Kerr believes there can be benefits from viewing the macabre, but it depends on several factors: whether we are voluntarily choosing to view the material (did we purchase tickets to a movie or someplace like the Mutter Museum?), and if we can we stop engaging with the material at will (no one is forcing you to watch). "Depending on the context, this [horror movies] can help people confront some challenging ideas like their own mortality, or even help them understand and empathize with others, really tapping into the value and vulnerability of human life."

But how much gore is too much? "Unfortunately, there's no easy go-to answer," says Kerr." "The point at which it becomes bad or dangerous depends on the individual, their motivations, the purpose the viewing is serving, and so on."

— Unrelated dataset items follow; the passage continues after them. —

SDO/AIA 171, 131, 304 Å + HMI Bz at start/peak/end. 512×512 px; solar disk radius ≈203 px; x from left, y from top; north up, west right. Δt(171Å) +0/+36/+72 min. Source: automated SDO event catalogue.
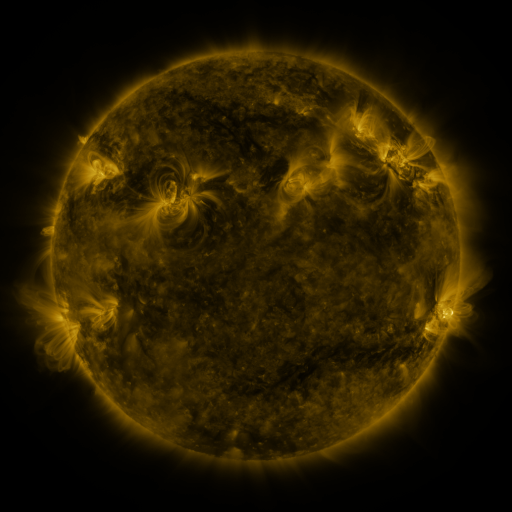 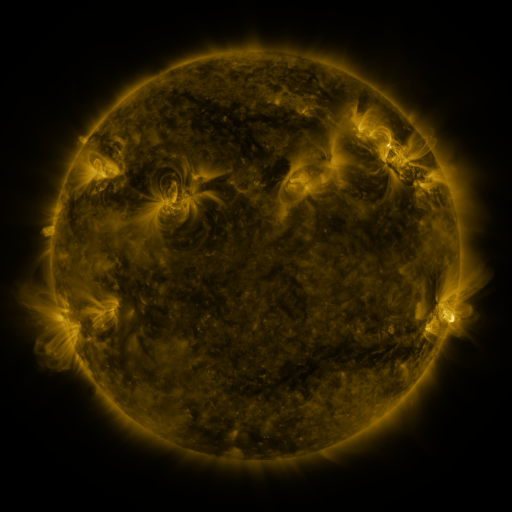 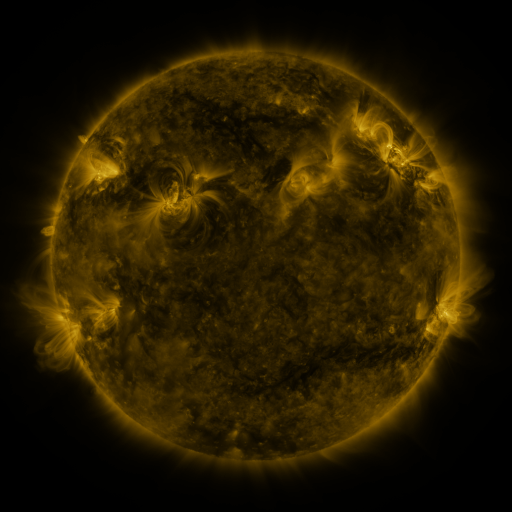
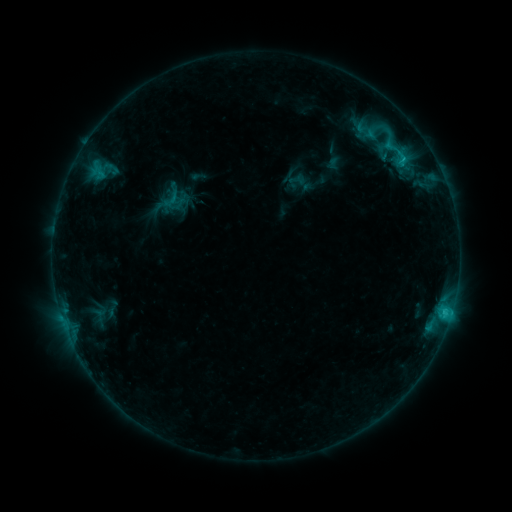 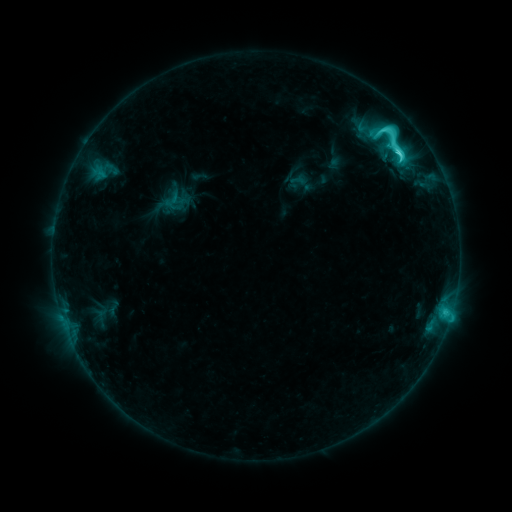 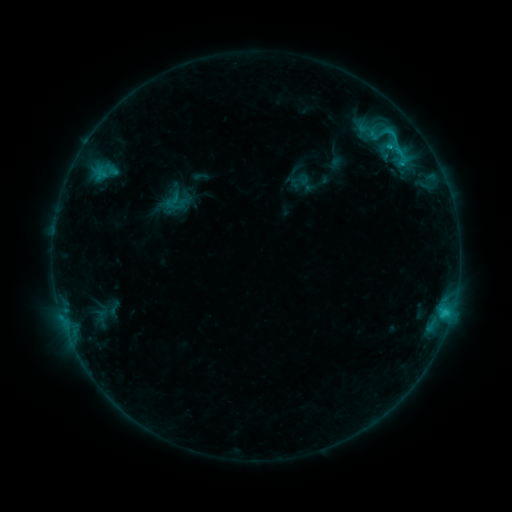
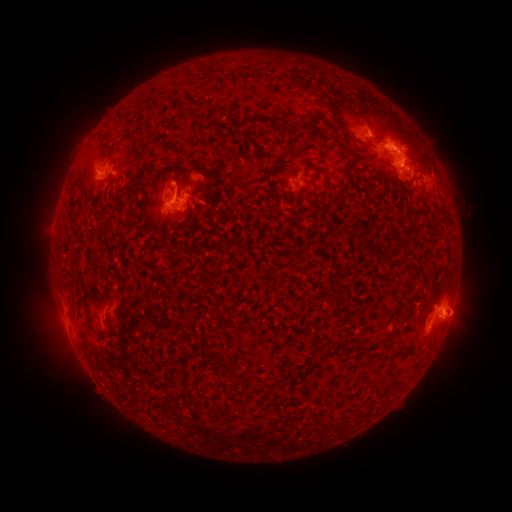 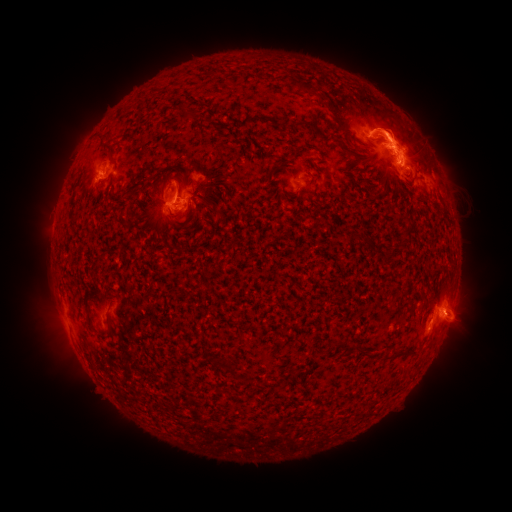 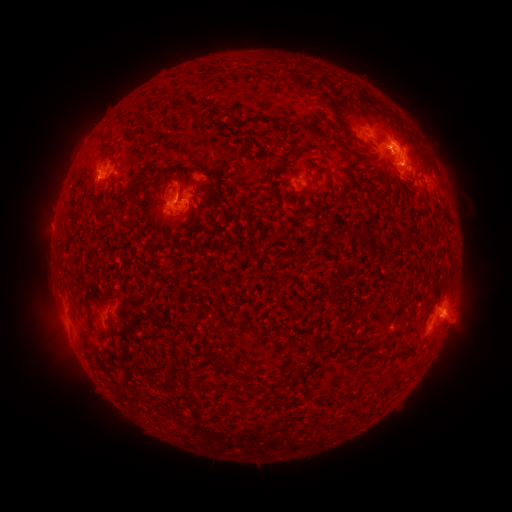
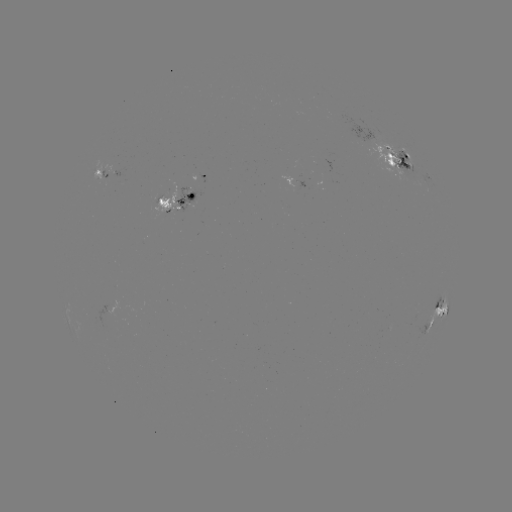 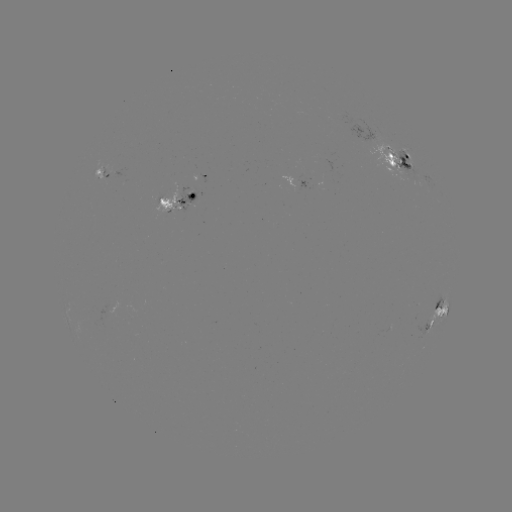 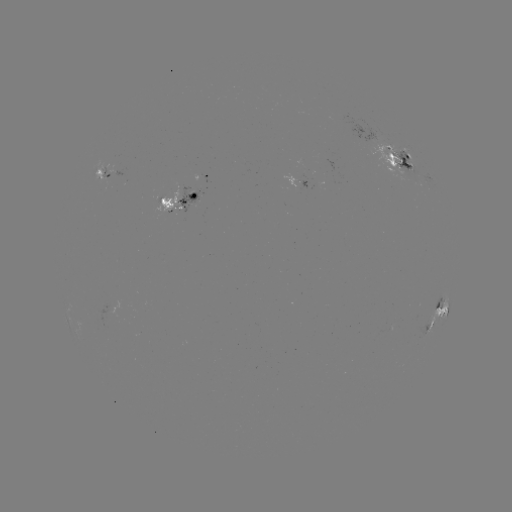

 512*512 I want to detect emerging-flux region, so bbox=[101, 168, 108, 181].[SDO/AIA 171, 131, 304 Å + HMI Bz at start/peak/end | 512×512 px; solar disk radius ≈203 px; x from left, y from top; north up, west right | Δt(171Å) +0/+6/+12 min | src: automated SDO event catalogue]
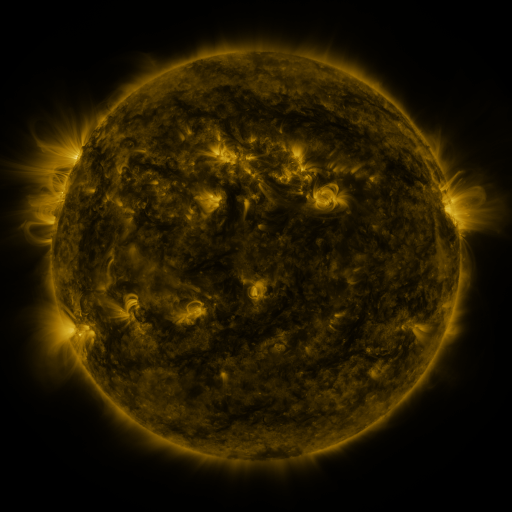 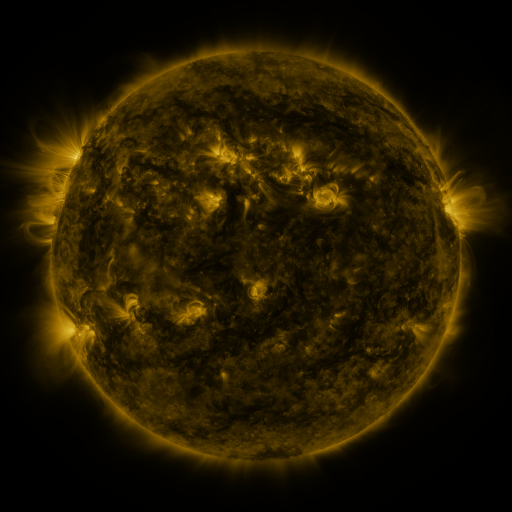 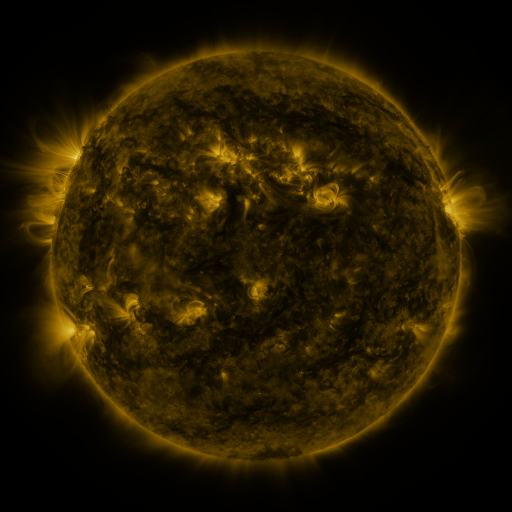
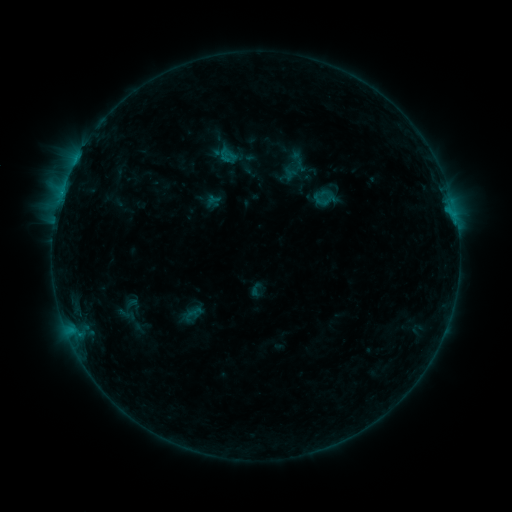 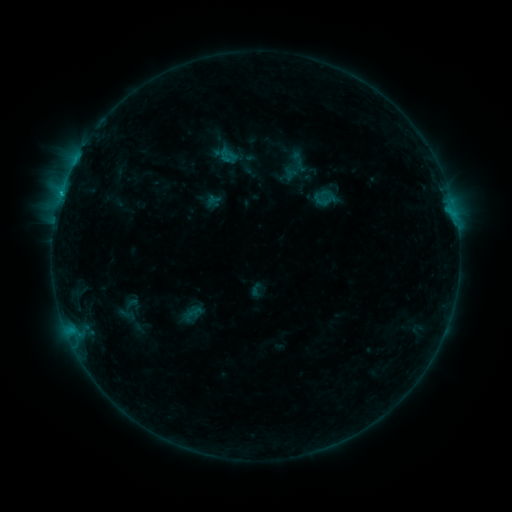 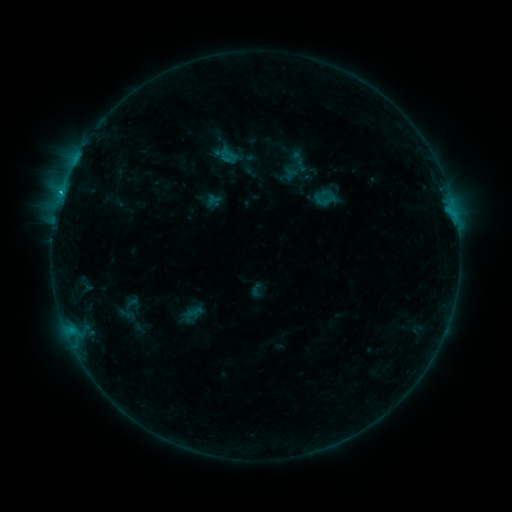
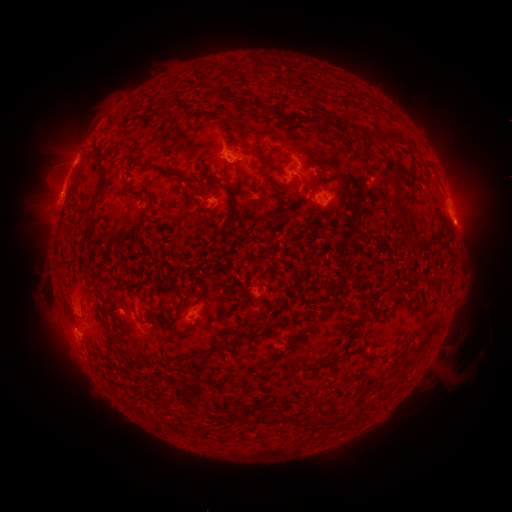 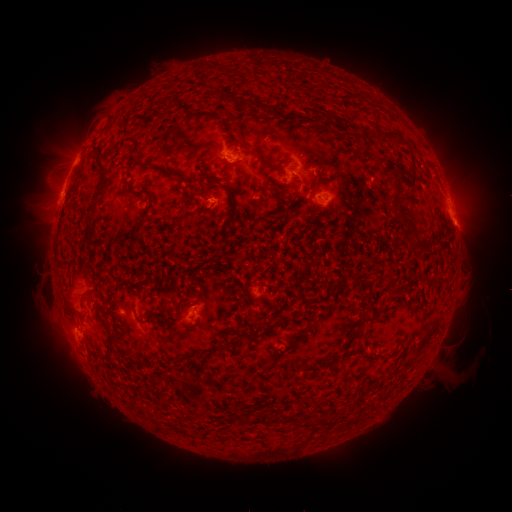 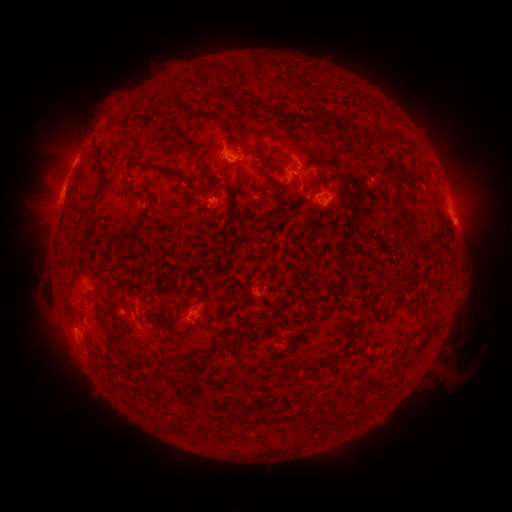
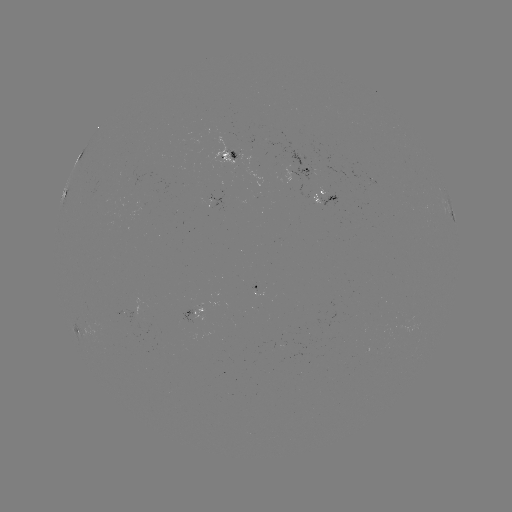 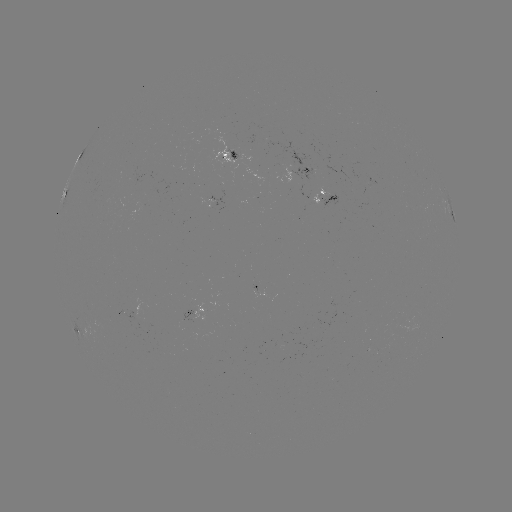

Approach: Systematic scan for eruption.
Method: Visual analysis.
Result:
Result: eruption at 56,192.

Saltz says the person concerned with where to draw the line is not the person to worry about. "The person for whom repetitive viewing of gore is going to be a problem isn't really concerned about a line," she explains. "This leans toward the sociopathic, in the sense that they are lacking somewhat in empathy and lacking somewhat in the self-control needed for following rules." These sadistic rulebreakers, like serial killer, Charles Manson, or fictional murderer, Jigsaw, derive pleasure from causing other people pain.

And, yes, even horror filmmakers believe there is a line in how far the gore should go. "There have been some horror films that have crossed the line and are just too gory or too violent and those are films that disturb more than frighten or excite," says Peter Paul Basler, a Swiss-American director and producer. He cites the first episode of season seven of The Walking Dead, which killed off two main characters in an extremely gory way and sparked outrage with fans and watchdog groups.

"I think if filmmaking is done right, than perhaps it's okay to be fixated on the gory scenes because those are the scenes that pay off the building suspense," Sellers says. The infamous shower scene in Psycho, which is a well-known and celebrated scene, is a perfect example. "It's so powerful because of all the suspense that leads to it, and as for the murder itself, and the gore, it's as much about what you don't see as what you're shown," he adds.